Data for processing >>
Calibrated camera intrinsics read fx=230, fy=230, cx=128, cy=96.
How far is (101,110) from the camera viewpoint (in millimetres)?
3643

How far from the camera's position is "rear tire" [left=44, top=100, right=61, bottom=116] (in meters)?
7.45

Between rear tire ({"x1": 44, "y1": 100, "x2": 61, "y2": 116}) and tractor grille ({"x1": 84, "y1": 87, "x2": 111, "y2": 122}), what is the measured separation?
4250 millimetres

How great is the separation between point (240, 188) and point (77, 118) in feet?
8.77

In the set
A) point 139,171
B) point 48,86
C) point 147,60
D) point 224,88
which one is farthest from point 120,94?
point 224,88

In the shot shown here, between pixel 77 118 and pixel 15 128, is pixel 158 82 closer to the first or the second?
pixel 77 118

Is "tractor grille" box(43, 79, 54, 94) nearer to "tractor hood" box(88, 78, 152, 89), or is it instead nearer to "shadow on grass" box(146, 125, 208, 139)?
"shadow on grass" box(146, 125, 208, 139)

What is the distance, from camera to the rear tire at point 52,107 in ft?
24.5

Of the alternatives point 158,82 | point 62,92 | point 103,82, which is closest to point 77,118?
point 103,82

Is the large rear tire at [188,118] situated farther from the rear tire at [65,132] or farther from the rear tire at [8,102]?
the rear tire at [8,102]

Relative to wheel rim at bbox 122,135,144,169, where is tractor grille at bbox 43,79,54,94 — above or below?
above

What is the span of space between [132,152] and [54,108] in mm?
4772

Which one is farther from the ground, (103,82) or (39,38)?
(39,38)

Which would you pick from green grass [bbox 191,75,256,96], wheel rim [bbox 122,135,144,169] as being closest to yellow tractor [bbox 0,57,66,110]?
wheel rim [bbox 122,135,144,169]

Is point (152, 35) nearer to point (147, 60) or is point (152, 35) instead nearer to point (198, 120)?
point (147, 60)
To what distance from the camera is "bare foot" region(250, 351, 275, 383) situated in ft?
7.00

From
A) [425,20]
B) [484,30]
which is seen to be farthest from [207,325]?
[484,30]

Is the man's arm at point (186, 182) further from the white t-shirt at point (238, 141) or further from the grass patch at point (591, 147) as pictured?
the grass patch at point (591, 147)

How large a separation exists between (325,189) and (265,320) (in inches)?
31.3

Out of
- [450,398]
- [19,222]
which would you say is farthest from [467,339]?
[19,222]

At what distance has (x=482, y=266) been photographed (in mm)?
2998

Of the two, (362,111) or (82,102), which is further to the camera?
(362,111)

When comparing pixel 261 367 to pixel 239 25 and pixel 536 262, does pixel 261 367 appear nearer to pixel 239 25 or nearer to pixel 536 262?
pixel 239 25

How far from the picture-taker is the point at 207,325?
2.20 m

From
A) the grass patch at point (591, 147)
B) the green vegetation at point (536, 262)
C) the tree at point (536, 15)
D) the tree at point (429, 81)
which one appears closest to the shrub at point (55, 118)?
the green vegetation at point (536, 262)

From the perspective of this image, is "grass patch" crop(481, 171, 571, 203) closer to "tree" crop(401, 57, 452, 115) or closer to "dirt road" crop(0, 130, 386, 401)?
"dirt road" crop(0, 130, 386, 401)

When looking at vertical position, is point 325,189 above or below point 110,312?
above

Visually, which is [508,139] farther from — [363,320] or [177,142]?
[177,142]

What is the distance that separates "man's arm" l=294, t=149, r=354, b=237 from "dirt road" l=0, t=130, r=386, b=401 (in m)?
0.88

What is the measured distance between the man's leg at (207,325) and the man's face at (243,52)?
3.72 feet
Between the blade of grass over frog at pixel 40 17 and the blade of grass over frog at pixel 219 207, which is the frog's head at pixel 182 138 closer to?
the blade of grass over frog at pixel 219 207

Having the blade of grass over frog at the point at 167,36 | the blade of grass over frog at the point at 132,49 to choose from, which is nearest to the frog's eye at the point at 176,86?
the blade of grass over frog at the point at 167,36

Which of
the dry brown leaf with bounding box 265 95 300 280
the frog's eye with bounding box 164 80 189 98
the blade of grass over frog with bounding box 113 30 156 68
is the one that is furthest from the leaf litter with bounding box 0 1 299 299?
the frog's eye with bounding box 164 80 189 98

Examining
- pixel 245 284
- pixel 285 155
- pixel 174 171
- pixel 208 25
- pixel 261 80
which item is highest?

Brief >> Transcribe, word for word, every line from the one containing "What is the measured distance" through the final line of the entries, and nothing else.

Exercise solution >>
What is the measured distance between the man's leg at (207,325) and the man's face at (243,52)?
3.72 feet
Between the blade of grass over frog at pixel 40 17 and the blade of grass over frog at pixel 219 207, which is the frog's head at pixel 182 138 closer to?
the blade of grass over frog at pixel 219 207

Having the blade of grass over frog at the point at 167,36 | the blade of grass over frog at the point at 132,49 to choose from, which is nearest to the frog's eye at the point at 176,86?
the blade of grass over frog at the point at 167,36

Which of
the dry brown leaf with bounding box 265 95 300 280
the frog's eye with bounding box 164 80 189 98
the blade of grass over frog with bounding box 113 30 156 68
is the one that is furthest from the leaf litter with bounding box 0 1 299 299?
the frog's eye with bounding box 164 80 189 98

Examining
- pixel 245 284
- pixel 285 155
- pixel 174 171
- pixel 208 25
- pixel 261 80
which item is highest?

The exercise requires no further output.